■ Assignment
Exactly the lines from the start of the data below through the line containing "The researchers measured the CBS-extrapolated" must be returned, and no others.

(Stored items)
=== Begin Enclosure ===

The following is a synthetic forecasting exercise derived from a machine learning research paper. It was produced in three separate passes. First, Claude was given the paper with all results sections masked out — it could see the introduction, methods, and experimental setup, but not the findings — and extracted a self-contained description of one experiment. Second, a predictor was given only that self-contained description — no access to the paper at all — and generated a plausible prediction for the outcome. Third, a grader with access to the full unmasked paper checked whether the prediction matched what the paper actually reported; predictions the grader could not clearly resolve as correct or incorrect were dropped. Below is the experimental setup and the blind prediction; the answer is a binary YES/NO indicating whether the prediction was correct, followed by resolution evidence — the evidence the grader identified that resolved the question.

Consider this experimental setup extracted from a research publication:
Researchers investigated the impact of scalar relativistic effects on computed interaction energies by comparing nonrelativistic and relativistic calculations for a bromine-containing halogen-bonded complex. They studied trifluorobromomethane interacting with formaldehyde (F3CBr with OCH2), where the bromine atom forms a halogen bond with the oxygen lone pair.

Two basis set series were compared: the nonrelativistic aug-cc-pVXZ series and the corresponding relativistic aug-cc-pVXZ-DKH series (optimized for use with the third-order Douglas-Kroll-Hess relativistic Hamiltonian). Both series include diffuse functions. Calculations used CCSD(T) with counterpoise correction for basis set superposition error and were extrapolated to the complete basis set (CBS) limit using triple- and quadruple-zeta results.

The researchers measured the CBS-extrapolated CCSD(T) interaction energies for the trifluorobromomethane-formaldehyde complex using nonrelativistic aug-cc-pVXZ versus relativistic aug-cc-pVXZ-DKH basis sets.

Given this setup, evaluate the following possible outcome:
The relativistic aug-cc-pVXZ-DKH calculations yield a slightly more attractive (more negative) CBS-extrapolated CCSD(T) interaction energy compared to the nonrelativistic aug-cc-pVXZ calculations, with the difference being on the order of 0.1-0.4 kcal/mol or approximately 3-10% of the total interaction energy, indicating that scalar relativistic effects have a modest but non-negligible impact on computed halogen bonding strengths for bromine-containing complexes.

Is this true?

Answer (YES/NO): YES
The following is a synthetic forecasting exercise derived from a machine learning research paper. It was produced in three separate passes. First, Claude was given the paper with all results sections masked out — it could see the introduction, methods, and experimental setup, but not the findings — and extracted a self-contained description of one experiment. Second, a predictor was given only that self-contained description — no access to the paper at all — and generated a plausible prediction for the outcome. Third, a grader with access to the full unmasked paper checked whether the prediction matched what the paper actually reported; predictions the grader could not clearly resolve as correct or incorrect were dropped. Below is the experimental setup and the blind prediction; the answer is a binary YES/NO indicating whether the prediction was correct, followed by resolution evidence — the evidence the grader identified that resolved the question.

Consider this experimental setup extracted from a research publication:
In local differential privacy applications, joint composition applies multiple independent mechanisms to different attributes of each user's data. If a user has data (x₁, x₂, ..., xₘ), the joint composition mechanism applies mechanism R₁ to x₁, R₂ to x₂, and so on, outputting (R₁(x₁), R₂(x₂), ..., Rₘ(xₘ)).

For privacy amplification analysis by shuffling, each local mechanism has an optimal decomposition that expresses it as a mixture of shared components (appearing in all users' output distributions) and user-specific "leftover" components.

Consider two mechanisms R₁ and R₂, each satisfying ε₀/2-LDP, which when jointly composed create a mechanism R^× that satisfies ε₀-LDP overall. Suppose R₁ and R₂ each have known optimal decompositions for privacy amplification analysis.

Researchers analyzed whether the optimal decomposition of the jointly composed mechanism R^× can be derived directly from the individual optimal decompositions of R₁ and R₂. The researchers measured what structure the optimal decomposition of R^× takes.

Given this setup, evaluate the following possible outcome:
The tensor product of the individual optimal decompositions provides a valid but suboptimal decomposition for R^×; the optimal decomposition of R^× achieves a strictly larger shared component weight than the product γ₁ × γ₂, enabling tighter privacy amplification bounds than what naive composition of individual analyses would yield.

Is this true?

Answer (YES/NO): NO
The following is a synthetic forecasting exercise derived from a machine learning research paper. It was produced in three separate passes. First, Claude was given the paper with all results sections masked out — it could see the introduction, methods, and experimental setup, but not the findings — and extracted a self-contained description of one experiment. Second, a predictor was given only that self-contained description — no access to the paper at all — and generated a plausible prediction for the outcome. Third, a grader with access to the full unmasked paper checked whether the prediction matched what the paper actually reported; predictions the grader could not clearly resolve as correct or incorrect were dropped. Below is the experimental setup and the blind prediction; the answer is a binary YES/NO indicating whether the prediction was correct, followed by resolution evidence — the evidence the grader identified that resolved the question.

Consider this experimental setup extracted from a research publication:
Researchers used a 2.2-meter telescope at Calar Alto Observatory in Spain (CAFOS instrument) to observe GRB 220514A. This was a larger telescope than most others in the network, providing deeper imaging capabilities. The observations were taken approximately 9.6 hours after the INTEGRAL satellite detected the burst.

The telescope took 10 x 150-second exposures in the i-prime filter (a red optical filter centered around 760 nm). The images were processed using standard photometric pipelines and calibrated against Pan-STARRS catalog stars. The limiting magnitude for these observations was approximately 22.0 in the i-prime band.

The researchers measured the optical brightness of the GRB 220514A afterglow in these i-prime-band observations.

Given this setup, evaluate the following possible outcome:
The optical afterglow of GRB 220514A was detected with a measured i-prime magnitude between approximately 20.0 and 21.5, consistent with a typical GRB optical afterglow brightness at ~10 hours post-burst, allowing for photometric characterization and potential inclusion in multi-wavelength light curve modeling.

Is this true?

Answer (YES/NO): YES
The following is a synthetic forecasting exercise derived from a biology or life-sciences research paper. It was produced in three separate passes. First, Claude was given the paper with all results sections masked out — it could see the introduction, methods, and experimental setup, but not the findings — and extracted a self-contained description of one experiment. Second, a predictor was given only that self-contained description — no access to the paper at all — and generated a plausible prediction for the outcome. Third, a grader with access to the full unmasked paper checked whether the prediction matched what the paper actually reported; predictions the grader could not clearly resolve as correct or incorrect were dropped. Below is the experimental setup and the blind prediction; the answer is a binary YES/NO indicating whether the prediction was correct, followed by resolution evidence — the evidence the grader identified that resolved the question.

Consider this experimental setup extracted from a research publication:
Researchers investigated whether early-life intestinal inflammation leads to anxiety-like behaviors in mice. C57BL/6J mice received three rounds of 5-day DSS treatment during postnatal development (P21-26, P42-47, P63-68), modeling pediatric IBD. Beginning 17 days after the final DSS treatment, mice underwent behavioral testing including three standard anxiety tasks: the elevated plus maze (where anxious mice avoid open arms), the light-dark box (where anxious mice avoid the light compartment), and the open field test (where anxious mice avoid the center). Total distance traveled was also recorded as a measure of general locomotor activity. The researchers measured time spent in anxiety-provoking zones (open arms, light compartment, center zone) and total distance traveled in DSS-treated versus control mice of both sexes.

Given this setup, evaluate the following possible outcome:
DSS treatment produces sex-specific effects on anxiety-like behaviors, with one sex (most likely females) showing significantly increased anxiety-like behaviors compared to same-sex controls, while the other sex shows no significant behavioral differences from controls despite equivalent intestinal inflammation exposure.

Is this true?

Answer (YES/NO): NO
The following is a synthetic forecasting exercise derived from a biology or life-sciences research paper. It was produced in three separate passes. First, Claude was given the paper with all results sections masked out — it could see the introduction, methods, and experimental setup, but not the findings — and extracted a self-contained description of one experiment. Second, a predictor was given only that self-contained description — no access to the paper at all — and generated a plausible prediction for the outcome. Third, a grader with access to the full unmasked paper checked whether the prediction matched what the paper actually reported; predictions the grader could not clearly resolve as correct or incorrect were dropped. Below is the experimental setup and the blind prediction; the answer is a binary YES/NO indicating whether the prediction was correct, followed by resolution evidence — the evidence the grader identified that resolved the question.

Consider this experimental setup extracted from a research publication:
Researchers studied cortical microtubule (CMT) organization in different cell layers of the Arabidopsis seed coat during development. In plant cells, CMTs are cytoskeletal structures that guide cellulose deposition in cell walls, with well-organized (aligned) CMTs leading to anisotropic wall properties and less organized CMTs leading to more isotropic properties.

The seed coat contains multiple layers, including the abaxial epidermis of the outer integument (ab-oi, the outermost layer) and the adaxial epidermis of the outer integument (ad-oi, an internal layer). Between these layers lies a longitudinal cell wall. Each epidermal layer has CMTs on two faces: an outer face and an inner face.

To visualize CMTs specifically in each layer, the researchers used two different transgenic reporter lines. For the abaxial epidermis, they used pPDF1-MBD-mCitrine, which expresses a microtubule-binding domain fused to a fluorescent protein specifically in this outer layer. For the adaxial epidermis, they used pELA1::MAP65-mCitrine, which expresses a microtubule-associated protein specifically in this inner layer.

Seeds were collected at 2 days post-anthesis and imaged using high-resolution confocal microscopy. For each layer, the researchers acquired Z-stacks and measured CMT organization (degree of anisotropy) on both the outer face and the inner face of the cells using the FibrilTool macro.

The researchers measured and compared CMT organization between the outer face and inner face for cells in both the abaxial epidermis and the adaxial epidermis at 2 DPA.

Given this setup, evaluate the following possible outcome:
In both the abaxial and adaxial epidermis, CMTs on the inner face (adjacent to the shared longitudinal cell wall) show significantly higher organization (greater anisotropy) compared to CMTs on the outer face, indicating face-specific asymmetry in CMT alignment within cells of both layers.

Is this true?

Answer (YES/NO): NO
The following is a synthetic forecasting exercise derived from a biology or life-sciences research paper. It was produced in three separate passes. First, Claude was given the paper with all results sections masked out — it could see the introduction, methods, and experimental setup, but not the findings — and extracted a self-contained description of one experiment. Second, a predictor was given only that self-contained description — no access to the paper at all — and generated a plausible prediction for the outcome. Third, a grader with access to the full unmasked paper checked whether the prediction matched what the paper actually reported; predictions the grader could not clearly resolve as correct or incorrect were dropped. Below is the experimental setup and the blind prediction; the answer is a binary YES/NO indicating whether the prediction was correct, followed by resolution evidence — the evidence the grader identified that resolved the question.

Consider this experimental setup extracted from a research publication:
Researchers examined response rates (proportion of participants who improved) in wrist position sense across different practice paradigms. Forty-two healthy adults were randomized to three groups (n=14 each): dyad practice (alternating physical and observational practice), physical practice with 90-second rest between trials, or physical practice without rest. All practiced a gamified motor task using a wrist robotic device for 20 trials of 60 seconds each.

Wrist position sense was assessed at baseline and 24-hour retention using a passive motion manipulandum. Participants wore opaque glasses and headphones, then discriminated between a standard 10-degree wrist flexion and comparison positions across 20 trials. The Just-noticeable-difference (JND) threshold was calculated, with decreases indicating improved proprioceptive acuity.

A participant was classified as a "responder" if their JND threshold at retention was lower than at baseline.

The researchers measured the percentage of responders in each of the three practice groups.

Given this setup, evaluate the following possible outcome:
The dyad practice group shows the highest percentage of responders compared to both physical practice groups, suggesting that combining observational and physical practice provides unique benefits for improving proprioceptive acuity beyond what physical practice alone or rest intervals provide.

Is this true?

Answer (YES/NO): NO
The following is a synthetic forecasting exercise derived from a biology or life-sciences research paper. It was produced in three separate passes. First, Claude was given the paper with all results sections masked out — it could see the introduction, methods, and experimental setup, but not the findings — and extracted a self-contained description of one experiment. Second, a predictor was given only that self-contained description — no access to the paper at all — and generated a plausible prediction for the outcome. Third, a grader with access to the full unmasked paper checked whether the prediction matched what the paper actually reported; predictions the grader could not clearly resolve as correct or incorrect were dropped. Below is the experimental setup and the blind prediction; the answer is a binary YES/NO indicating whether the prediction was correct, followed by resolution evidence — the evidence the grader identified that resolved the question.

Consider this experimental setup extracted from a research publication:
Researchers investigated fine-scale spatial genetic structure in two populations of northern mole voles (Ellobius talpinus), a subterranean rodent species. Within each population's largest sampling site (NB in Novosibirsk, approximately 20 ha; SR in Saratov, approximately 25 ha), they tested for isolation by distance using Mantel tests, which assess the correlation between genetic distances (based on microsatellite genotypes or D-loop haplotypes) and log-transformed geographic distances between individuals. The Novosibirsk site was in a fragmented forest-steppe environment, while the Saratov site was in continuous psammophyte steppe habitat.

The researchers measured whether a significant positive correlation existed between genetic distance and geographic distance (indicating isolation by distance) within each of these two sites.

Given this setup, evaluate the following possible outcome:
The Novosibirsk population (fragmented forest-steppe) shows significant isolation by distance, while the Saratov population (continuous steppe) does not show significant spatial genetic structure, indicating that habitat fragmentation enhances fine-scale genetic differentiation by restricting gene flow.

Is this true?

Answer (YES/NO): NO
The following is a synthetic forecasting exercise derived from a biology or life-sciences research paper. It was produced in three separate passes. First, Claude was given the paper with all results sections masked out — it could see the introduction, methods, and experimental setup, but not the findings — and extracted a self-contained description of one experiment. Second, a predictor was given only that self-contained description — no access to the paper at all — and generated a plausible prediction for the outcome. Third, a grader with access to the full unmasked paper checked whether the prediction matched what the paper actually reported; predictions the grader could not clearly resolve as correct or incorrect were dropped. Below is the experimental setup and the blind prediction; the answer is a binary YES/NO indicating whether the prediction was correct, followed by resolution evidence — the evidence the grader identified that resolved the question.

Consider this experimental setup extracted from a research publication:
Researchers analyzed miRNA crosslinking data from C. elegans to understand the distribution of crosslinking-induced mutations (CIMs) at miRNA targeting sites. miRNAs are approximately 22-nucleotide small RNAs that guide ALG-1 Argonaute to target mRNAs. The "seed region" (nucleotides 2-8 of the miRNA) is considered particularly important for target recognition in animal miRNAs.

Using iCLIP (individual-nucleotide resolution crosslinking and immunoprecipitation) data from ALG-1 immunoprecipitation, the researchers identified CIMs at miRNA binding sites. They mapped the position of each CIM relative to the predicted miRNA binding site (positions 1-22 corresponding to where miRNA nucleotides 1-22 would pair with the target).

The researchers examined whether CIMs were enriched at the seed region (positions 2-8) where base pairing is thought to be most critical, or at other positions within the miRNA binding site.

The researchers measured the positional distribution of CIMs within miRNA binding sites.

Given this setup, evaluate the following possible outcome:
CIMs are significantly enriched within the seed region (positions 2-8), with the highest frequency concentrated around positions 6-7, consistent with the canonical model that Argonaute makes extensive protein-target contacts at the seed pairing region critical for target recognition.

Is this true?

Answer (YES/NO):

=== End Enclosure ===

■ Your response
The following is a synthetic forecasting exercise derived from a machine learning research paper. It was produced in three separate passes. First, Claude was given the paper with all results sections masked out — it could see the introduction, methods, and experimental setup, but not the findings — and extracted a self-contained description of one experiment. Second, a predictor was given only that self-contained description — no access to the paper at all — and generated a plausible prediction for the outcome. Third, a grader with access to the full unmasked paper checked whether the prediction matched what the paper actually reported; predictions the grader could not clearly resolve as correct or incorrect were dropped. Below is the experimental setup and the blind prediction; the answer is a binary YES/NO indicating whether the prediction was correct, followed by resolution evidence — the evidence the grader identified that resolved the question.

Consider this experimental setup extracted from a research publication:
Researchers investigated the impact of scalar relativistic effects on computed interaction energies by comparing nonrelativistic and relativistic calculations for a bromine-containing halogen-bonded complex. They studied trifluorobromomethane interacting with formaldehyde (F3CBr with OCH2), where the bromine atom forms a halogen bond with the oxygen lone pair.

Two basis set series were compared: the nonrelativistic aug-cc-pVXZ series and the corresponding relativistic aug-cc-pVXZ-DKH series (optimized for use with the third-order Douglas-Kroll-Hess relativistic Hamiltonian). Both series include diffuse functions. Calculations used CCSD(T) with counterpoise correction for basis set superposition error and were extrapolated to the complete basis set (CBS) limit using triple- and quadruple-zeta results.

The researchers measured the CBS-extrapolated CCSD(T) interaction energies for the trifluorobromomethane-formaldehyde complex using nonrelativistic aug-cc-pVXZ versus relativistic aug-cc-pVXZ-DKH basis sets.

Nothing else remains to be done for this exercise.